Zoë Osmond, PDG de GambleAware

« Selon nous, les propositions actuelles d’allocation de fonds ne reflètent pas de manière adéquate les avantages potentiels, au niveau de la population, d’une réorientation des dépenses en amont vers la prévention et l’intervention précoce, qui sont au cœur d’une approche de santé publique.

« Afin d’avoir un impact significatif sur les dommages causés par les jeux d’argent au niveau de la population en Grande-Bretagne, la prévention doit être redéfinie comme une priorité et bénéficier d’un financement supplémentaire. Au minimum, l’accent devrait être mis à parts égales sur la prévention et le traitement.

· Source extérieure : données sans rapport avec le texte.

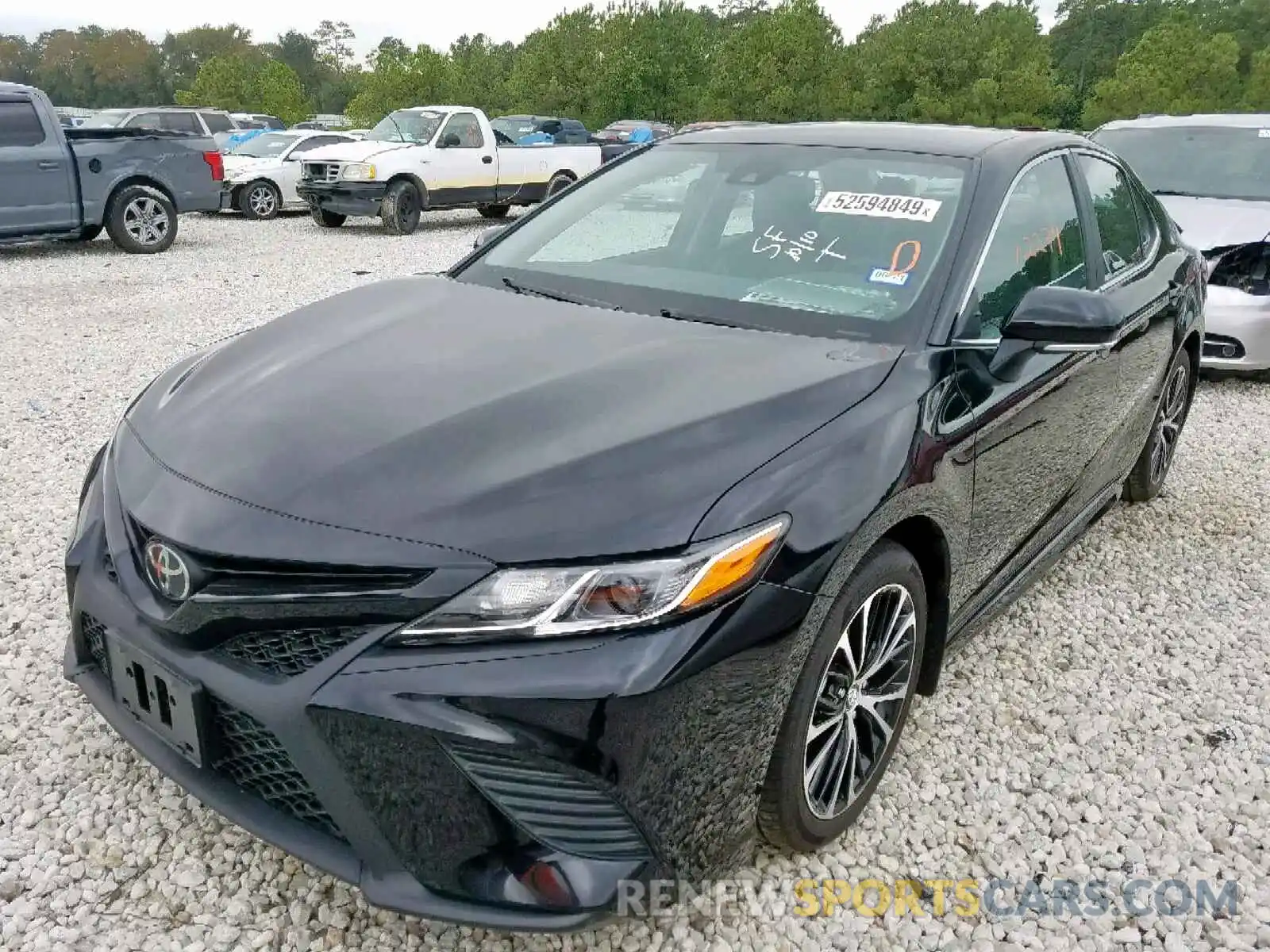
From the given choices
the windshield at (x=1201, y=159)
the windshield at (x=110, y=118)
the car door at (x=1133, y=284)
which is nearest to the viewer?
the car door at (x=1133, y=284)

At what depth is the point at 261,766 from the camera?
6.34 feet

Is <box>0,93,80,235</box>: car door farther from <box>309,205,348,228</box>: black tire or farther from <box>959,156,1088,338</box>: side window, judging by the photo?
<box>959,156,1088,338</box>: side window

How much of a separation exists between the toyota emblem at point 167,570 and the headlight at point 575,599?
0.48 metres

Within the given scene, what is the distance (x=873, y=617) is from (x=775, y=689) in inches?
18.2

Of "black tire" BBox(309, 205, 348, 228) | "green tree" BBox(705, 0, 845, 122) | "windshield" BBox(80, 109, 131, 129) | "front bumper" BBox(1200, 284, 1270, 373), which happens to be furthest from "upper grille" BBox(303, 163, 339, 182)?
"green tree" BBox(705, 0, 845, 122)

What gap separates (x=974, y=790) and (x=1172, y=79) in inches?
1727

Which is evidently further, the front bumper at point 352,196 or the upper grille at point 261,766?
the front bumper at point 352,196

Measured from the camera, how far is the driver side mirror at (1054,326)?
2.62m

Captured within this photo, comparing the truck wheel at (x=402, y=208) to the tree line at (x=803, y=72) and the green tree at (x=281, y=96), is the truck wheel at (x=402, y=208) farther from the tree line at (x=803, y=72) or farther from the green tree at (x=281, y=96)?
the green tree at (x=281, y=96)

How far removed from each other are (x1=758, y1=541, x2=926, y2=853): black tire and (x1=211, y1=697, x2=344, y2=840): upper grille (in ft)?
2.95

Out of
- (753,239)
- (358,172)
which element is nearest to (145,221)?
(358,172)

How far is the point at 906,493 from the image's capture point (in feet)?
7.49

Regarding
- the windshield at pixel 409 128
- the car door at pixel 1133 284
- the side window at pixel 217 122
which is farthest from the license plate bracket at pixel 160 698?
the side window at pixel 217 122

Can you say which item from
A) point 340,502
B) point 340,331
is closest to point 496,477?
point 340,502
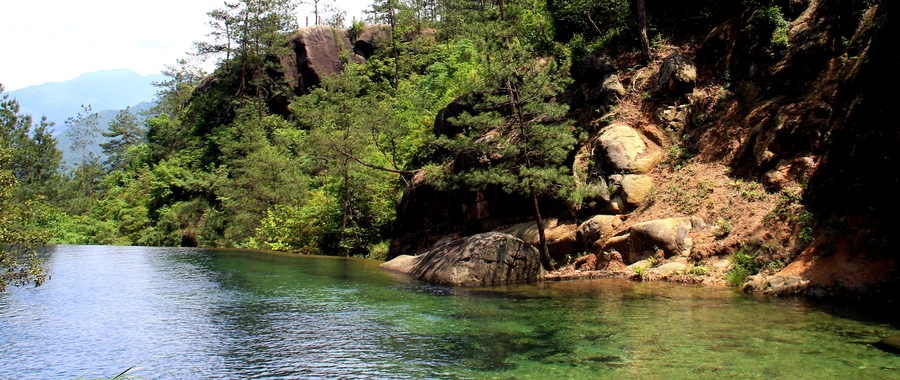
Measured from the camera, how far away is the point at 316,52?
58531 mm

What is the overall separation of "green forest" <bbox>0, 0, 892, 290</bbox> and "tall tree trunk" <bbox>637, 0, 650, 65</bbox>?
8 cm

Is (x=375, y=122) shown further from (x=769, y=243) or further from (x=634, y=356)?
(x=634, y=356)

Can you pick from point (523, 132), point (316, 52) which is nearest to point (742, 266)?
point (523, 132)

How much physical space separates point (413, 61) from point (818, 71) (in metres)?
40.6

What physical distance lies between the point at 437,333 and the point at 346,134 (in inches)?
963

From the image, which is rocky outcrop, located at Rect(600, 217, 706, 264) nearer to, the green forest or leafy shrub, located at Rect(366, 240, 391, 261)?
the green forest

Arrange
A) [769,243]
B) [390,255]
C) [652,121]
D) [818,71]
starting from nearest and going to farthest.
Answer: [769,243] → [818,71] → [652,121] → [390,255]

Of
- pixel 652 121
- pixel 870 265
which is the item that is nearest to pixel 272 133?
pixel 652 121

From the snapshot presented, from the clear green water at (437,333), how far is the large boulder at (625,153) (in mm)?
5774

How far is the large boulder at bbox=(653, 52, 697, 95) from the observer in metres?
22.8

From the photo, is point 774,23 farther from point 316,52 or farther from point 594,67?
point 316,52

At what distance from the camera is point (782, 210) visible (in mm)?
15734

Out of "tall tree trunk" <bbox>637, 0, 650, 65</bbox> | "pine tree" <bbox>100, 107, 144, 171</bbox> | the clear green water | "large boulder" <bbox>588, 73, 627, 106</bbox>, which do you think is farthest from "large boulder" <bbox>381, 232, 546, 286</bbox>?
"pine tree" <bbox>100, 107, 144, 171</bbox>

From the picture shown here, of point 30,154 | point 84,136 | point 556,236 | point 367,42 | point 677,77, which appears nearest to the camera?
point 556,236
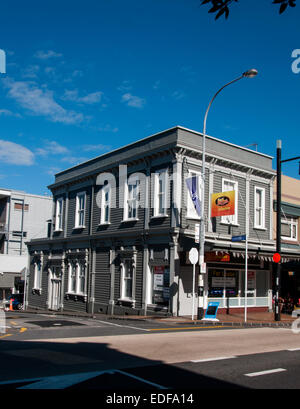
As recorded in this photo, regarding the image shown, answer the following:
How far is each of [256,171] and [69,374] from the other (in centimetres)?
2102

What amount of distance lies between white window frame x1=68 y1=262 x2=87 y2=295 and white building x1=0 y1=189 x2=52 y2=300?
18.3 meters

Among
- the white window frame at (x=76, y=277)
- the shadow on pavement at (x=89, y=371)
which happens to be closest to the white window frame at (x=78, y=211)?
the white window frame at (x=76, y=277)

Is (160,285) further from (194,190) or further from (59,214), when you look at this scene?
(59,214)

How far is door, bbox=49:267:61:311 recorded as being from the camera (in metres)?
32.0

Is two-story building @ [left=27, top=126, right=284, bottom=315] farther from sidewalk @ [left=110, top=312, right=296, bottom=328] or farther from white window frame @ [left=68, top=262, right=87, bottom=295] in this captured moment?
sidewalk @ [left=110, top=312, right=296, bottom=328]

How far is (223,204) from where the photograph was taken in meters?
22.8

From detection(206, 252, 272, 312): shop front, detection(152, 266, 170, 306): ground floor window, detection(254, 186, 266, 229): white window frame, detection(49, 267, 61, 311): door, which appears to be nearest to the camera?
detection(152, 266, 170, 306): ground floor window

« Les définitions actuelles du traitement et de la prévention utilisées dans la consultation ne reconnaissent pas que la prévention se décompose en approches primaires, secondaires et tertiaires qui se poursuivent jusqu’au traitement et aux soins.

« Selon les propositions actuelles, des interventions importantes qui sont habituellement définies comme des mesures de prévention de niveau 1 et 2, telles que le service national d’assistance téléphonique en matière de jeu, relèveront de la compétence du commissaire chargé du traitement.

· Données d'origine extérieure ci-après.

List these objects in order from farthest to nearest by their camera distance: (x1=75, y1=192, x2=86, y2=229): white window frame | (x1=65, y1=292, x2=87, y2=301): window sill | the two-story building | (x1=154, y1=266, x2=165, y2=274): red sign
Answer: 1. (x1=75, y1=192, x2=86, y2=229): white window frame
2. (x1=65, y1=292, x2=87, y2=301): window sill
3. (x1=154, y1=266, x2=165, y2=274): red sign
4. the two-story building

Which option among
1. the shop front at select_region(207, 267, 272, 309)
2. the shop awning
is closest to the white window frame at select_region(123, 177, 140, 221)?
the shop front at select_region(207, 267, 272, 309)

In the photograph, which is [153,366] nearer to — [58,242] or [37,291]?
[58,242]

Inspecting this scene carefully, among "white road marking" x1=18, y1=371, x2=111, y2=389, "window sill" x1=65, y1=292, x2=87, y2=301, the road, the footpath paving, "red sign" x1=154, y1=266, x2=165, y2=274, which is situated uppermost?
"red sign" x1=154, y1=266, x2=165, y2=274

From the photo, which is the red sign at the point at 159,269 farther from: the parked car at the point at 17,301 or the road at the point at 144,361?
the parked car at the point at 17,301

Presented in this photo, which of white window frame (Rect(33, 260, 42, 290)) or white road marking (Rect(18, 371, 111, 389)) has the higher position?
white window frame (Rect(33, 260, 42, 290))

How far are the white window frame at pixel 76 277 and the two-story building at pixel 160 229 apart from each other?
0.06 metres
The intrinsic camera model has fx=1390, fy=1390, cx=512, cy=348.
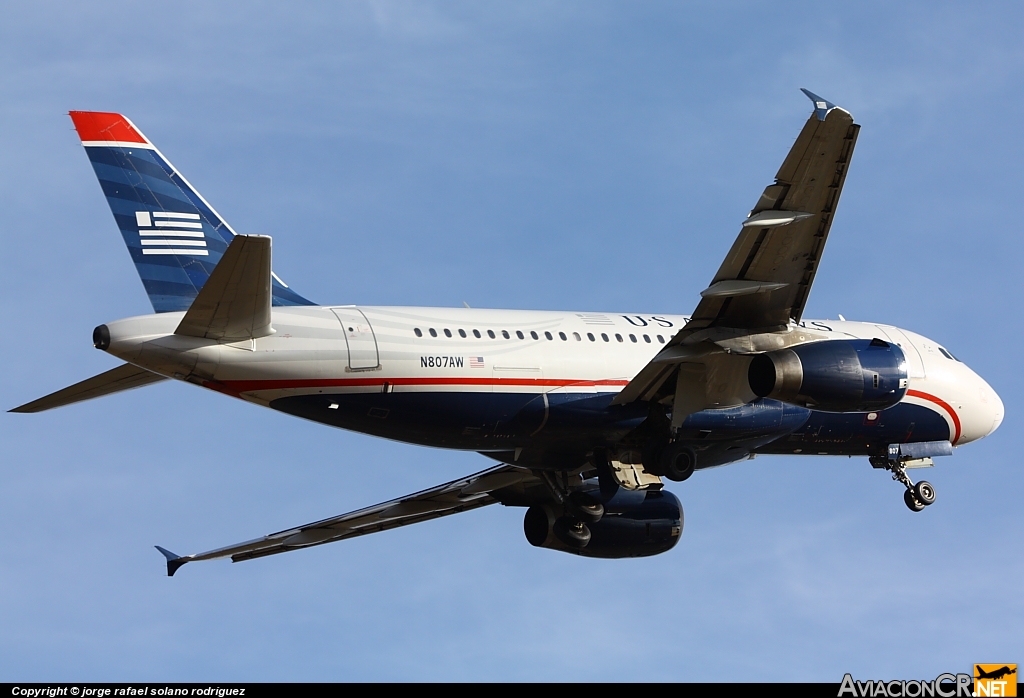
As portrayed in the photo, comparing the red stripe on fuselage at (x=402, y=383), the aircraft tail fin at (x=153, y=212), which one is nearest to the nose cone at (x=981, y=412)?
the red stripe on fuselage at (x=402, y=383)

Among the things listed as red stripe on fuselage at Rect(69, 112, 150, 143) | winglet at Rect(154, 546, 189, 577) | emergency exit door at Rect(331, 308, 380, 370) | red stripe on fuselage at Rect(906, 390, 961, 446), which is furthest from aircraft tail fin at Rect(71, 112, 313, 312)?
red stripe on fuselage at Rect(906, 390, 961, 446)

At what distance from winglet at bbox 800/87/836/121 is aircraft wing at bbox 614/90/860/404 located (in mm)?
16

« Nous recommandons la co-commission des interventions de niveau 1 et 2, y compris la ligne d’assistance, et proposons que la mise en œuvre de campagnes nationales de sensibilisation du public et d’interventions numériques précoces soit incluse dans les attributions du commissaire à la prévention. Cela permettra d’accroître la sensibilisation au problème et d’assurer l’égalité d’accès aux services en Angleterre, en Écosse et au Pays de Galles.

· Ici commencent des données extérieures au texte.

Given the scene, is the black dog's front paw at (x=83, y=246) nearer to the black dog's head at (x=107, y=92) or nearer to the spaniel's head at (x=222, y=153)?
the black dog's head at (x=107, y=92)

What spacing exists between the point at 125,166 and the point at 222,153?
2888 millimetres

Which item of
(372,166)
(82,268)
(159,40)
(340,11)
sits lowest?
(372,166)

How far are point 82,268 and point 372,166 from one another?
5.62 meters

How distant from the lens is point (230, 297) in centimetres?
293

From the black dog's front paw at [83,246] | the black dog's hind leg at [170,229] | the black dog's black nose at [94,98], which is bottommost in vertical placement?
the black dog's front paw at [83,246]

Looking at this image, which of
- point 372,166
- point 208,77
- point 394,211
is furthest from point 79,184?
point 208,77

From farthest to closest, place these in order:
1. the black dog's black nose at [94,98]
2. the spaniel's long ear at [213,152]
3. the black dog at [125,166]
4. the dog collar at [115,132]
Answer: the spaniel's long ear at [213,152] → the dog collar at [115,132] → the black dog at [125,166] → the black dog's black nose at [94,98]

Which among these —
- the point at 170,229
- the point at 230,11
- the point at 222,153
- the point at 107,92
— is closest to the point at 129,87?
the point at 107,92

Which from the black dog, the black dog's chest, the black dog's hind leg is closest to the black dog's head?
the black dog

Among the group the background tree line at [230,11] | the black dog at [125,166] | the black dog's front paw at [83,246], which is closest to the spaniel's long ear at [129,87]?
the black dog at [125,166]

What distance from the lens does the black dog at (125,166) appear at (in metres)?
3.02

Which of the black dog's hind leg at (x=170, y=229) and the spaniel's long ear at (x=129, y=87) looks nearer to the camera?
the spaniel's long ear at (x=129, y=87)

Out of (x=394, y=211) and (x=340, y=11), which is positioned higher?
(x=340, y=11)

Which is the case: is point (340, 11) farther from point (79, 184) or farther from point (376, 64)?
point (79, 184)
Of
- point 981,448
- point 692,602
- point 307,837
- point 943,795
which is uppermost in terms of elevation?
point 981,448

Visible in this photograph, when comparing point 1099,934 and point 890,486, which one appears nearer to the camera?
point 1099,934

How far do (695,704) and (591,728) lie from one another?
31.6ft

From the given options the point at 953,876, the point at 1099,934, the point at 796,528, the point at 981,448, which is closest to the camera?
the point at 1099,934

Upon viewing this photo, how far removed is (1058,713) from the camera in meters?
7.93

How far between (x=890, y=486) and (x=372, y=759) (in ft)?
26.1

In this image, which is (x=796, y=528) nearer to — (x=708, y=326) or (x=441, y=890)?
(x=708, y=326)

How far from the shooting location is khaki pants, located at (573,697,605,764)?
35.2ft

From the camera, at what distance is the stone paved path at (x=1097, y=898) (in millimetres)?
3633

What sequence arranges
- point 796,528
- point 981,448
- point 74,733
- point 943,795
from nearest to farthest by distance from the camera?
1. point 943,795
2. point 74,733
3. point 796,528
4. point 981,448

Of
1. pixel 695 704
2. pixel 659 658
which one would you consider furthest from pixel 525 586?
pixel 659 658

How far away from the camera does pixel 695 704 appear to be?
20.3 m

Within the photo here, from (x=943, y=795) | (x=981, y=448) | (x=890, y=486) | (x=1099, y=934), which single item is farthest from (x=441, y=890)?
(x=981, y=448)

« Il est essentiel que la transition vers le nouveau système se fasse en douceur et dans la stabilité.

Zoë Osmond, PDG de GambleAware

Le PDG de GambleAware a ajouté que l’expertise du troisième secteur, des soins primaires, du secteur de la santé et des services sociaux, des autorités locales, du système de justice pénale et des personnes ayant une expérience vécue des méfaits du jeu « doit être recherchée », et qu’il est essentiel que leurs voix soient entendues.

M. Osmond a également insisté sur la nécessité d’une transition en douceur vers la nouvelle taxe.

Elle a conclu : « Enfin, une transition stable et sans heurts vers le nouveau système est essentielle. Il sera essentiel de s’appuyer sur l’expertise établie du troisième secteur, et il est urgent de clarifier le financement de GambleAware et du secteur au sens large afin d’éviter toute perturbation des services de soutien et de traitement existants, qui aident des centaines de personnes chaque jour.

« Nous espérons que ces questions seront abordées afin que le potentiel de transformation de la taxe puisse être réalisé et que nous puissions réellement garantir une société libérée des méfaits du jeu.

Le mois dernier, GamCare a publié une déclaration similaire sur la proposition de prélèvement statutaire, notant qu’il peut représenter un « changement générationnel dans le secteur des préjudices liés au jeu » s’il est effectué correctement, tout en soulignant les inquiétudes concernant la période de transition.